Who has any experience with installing cree lighting C6 type.


----------



## captkirk (Nov 21, 2007)

Very nice stuff, I have a few LED retro fits in my kit and they are super but really expensive.
Most customers look at me like I have three eyes when I tell them how much they cost.. Even the rich ones...


----------



## MDShunk (Jan 7, 2007)

FWIW... Cree is the only LED brand I can recommend, at the moment.

Sent from my iPhone using the ElectricianTalk Forum app. Please excuse my brevity.


----------



## electricalcj (Feb 9, 2011)

I have a customer wanting to replace some 4-pin cfl lighting with these. Is there something with this kit that converts it to incadesent.


----------



## Electric_Light (Apr 6, 2010)

MDShunk said:


> FWIW... Cree is the only LED brand I can recommend, at the moment.
> 
> Sent from my iPhone using the ElectricianTalk Forum app. Please excuse my brevity.

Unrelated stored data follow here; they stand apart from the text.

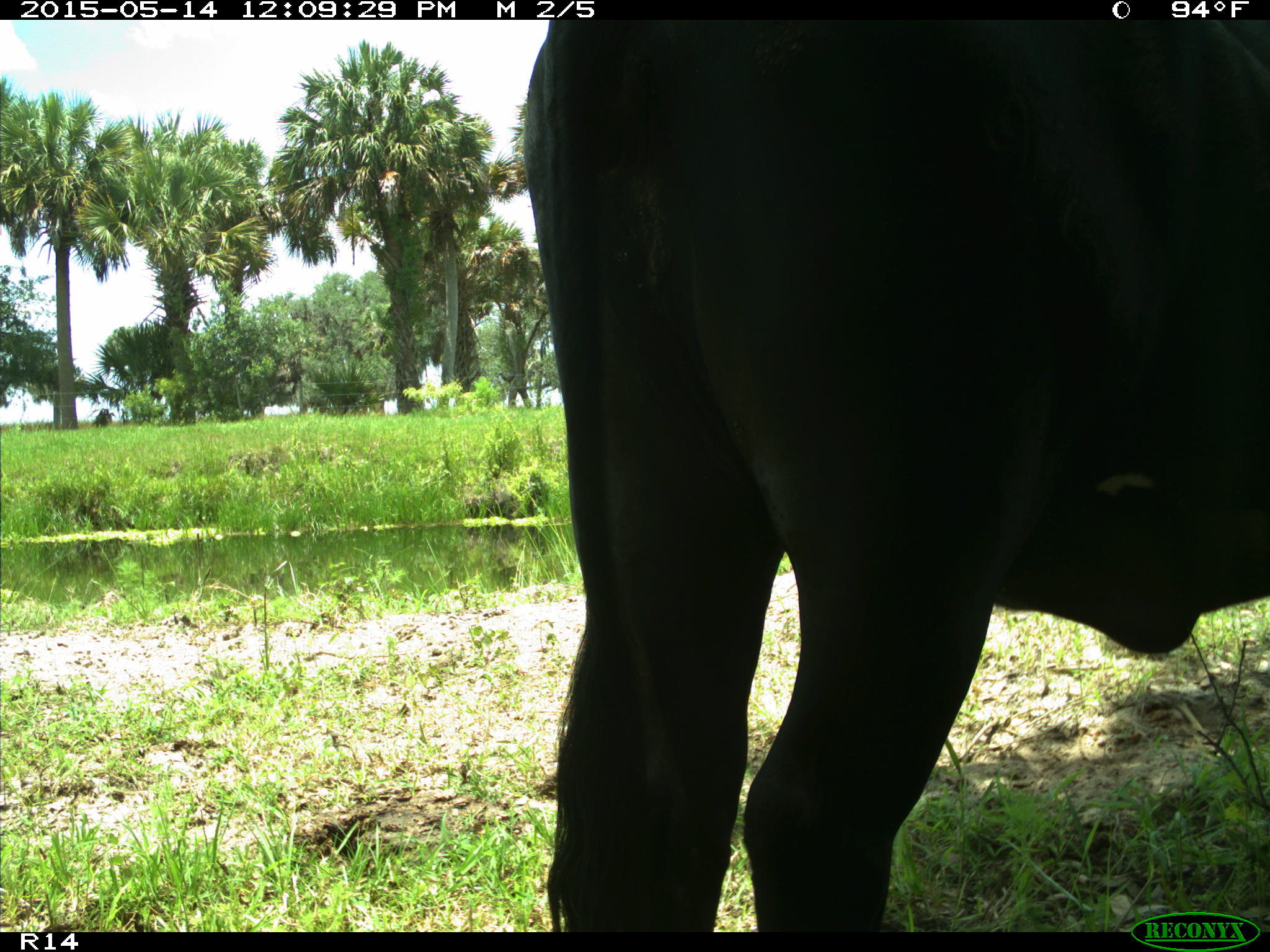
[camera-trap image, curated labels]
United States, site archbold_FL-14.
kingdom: Animalia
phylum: Chordata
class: Mammalia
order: Artiodactyla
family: Bovidae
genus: Bos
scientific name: Bos taurus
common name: domestic cow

Ditto, yet I'm still not convinced they're up to par with fluorescent. There is no fluorescent that suffers 30% output depreciation. Not in 1970s, not now.


----------



## Electric_Light (Apr 6, 2010)

electricalcj said:


> I have a customer wanting to replace some 4-pin cfl lighting with these. Is there something with this kit that converts it to incadesent.

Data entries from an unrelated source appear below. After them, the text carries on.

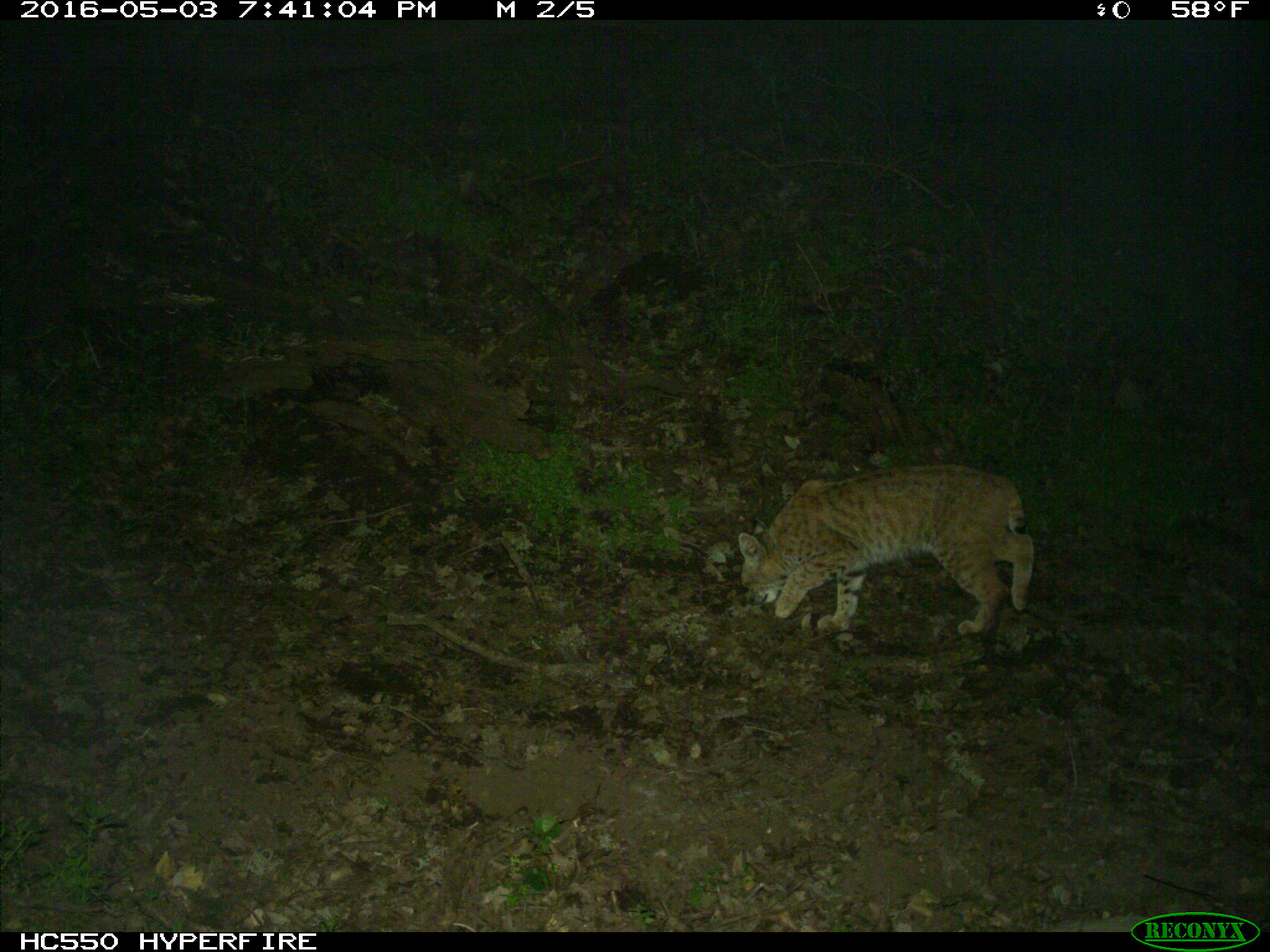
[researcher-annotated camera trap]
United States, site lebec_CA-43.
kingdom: Animalia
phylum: Chordata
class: Mammalia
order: Carnivora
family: Felidae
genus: Lynx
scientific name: Lynx rufus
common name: bobcat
Lynx rufus (bobcat).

If you can gut out the fixture and leave enough room to fit this one, you could do a regular light socket on tether, screw on, and secure the lamp into can using mounting brackets. 

http://www.creeledlighting.com/Libraries/Instruction_Sheets/LPN000031_CR6_C.sflb.ashx


----------



## Electric_Light (Apr 6, 2010)

CREE LEDs seem to do really well in cans thanks to huge heat sink to keep them cool. 

In my experience, "dimmable" built in ballast CFLs don't dim good. 

4-pin CFL with an external dimming ballast and a purpose specific dimmer does real well, however the cost is about the same as LED.

For non-dimming CFLs, and 4' fluorescent, price of fluorescent system is unparalleled.
This is because increasing total lumens almost always increase the cost of LED lighting due to greater number of costly LED chips required, but 4' fluorescent with 3100 output isn't double the price of 1400 lumen 2' lamp. Actually the 2' lamp costs more due to economy of scale.


----------